__CHALLENGES__:
[a] Repeat the part of the entity–control–boundary passage from "The entity–control–boundary (ECB), or" to "the use-case realization.".
[b] Sum up the entity–control–boundary passage in two sentences.

= Entity–control–boundary =

Architectural concept used in software design

The entity–control–boundary (ECB), or entity–boundary–control (EBC), or boundary–control–entity (BCE) is an architectural pattern used in use-case–driven object-oriented programming that structures the classes composing high-level object-oriented source code according to their responsibilities in the use-case realization.

== Origin and evolution ==
The entity–control–boundary approach finds its origin in Ivar Jacobson's use-case–driven object-oriented software engineering (OOSE) method published in 1992. It was originally called entity–interface–control (EIC) but very quickly the term "boundary" replaced "interface" in order to avoid the potential confusion with object-oriented programming language terminology.

It is further developed in the Unified Process, which promotes the use of ECB in the analysis and design activities with the support of UML stereotypes. Agile modelling and the ICONIX process elaborated on top of the ECB architecture pattern with robustness diagrams.

__DATA ROWS__:

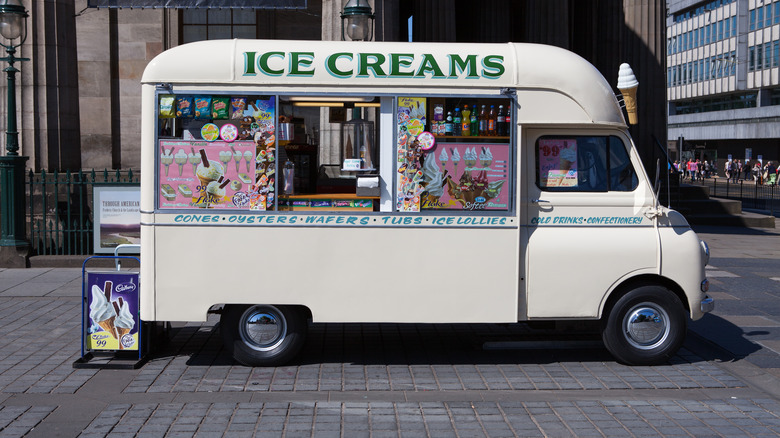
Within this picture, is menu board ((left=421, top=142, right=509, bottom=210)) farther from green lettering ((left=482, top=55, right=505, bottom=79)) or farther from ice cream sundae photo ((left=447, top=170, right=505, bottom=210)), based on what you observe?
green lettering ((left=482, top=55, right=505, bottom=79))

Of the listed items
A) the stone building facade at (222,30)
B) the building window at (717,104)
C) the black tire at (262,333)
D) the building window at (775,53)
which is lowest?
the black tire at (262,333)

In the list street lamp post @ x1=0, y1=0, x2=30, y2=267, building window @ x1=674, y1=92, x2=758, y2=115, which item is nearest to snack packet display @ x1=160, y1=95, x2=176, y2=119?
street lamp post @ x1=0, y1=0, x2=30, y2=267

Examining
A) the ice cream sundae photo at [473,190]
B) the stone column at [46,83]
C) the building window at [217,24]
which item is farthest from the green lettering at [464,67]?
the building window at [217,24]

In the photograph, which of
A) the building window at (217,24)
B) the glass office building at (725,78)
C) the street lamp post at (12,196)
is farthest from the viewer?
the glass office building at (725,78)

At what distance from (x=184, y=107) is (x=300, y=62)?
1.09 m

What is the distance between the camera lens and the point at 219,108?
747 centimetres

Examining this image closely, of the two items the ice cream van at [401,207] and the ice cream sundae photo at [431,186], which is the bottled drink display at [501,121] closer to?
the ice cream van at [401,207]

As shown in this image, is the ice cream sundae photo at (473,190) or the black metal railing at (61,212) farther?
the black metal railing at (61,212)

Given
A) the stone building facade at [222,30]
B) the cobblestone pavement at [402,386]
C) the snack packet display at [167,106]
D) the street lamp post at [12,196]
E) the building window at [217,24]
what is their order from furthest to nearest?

__RESPONSES BY TASK__:
[a]
The entity–control–boundary (ECB), or entity–boundary–control (EBC), or boundary–control–entity (BCE) is an architectural pattern used in use-case–driven object-oriented programming that structures the classes composing high-level object-oriented source code according to their responsibilities in the use-case realization.

[b] Entity–control–boundary (ECB) is an architectural pattern in use-case–driven object-oriented programming that groups the classes of high-level source code by their roles in carrying out use cases. It began in Ivar Jacobson's 1992 OOSE method under the name entity–interface–control and was later developed in the Unified Process, with agile modeling and the ICONIX process building on it through robustness diagrams.